> _What you should do_
Can you arrange the lines of the data below as a numbered list, from the line containing "Is the goat" through the end of the data, inclusive, leaving out blank lines?

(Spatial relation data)
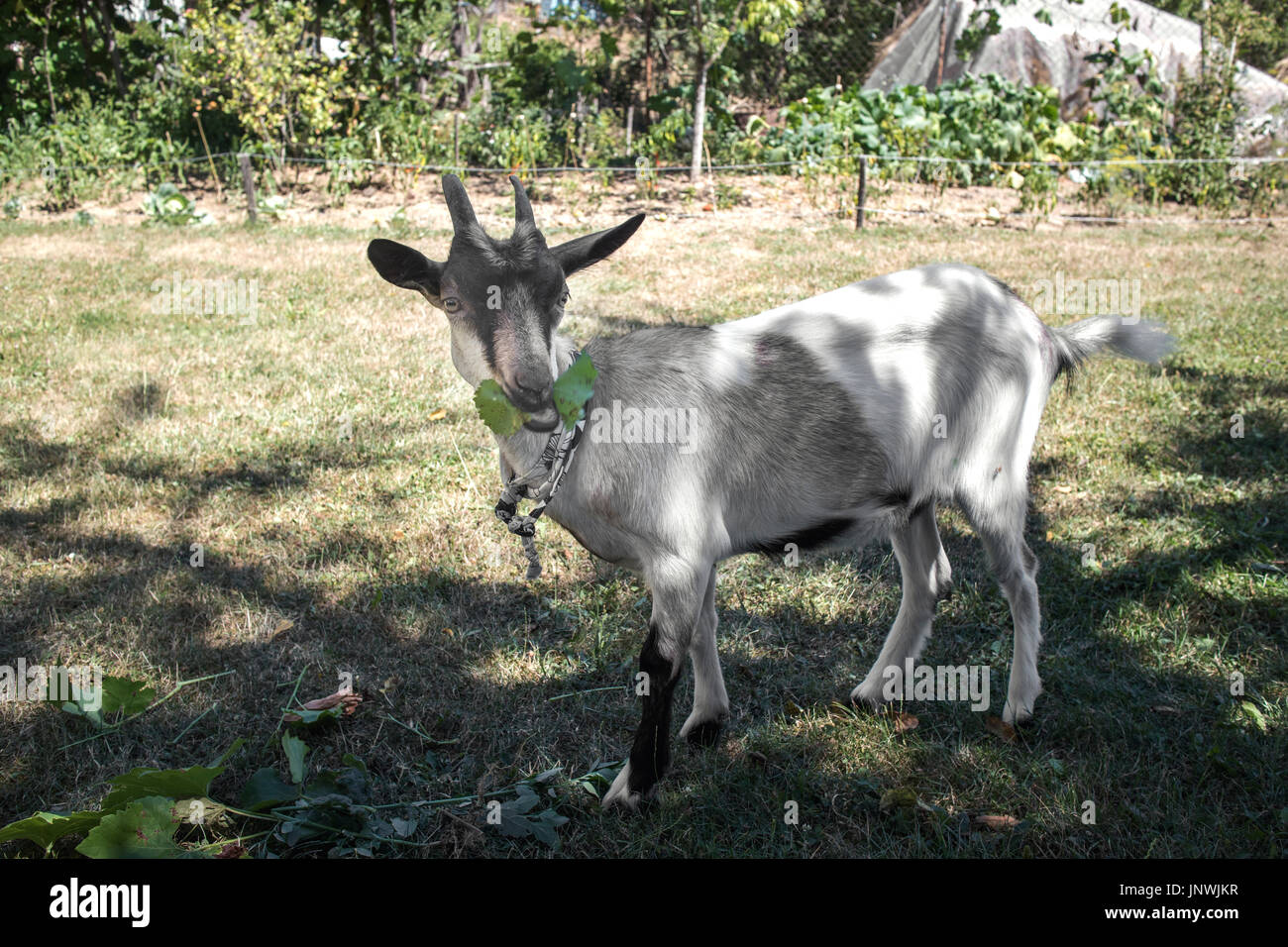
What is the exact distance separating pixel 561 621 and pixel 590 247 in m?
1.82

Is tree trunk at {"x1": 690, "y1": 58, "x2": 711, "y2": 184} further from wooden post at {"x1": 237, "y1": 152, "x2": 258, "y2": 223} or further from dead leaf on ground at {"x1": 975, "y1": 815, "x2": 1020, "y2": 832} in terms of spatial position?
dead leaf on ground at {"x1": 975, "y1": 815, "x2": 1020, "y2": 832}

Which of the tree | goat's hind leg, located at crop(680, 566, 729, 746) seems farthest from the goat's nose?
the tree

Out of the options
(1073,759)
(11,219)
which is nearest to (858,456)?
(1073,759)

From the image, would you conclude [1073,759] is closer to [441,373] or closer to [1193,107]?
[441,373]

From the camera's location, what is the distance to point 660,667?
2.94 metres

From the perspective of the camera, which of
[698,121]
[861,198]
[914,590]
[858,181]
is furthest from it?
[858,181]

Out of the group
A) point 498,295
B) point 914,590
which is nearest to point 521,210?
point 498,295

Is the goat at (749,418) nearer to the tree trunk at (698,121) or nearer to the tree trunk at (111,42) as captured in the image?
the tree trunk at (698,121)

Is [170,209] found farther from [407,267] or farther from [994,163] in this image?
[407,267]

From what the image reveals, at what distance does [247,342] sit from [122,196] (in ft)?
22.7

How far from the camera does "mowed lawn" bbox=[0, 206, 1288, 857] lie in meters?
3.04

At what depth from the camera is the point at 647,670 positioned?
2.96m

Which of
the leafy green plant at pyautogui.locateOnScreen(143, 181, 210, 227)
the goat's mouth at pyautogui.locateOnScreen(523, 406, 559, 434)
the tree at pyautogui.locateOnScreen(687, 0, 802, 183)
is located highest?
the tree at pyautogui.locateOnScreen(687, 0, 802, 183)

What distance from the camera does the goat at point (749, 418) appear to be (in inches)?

> _Expected answer_
1. Is the goat at (749,418) nearer to the tree trunk at (698,121) or nearer to the tree trunk at (111,42) as captured in the image?
2. the tree trunk at (698,121)
3. Is [170,209] found farther from [407,267] or farther from [994,163] in this image?
4. [407,267]
5. From what the image reveals, at what distance does [247,342] sit from [122,196] (in ft)?
6. 22.7
7. How far from the camera does "mowed lawn" bbox=[0, 206, 1288, 857] lie in meters?
8. 3.04
9. At what depth from the camera is the point at 647,670 positioned?
10. 2.96m
11. Which of
12. the leafy green plant at pyautogui.locateOnScreen(143, 181, 210, 227)
13. the goat's mouth at pyautogui.locateOnScreen(523, 406, 559, 434)
14. the tree at pyautogui.locateOnScreen(687, 0, 802, 183)
15. is located highest?
16. the tree at pyautogui.locateOnScreen(687, 0, 802, 183)
17. What distance from the camera does the goat at point (749, 418) appear to be (in inches)?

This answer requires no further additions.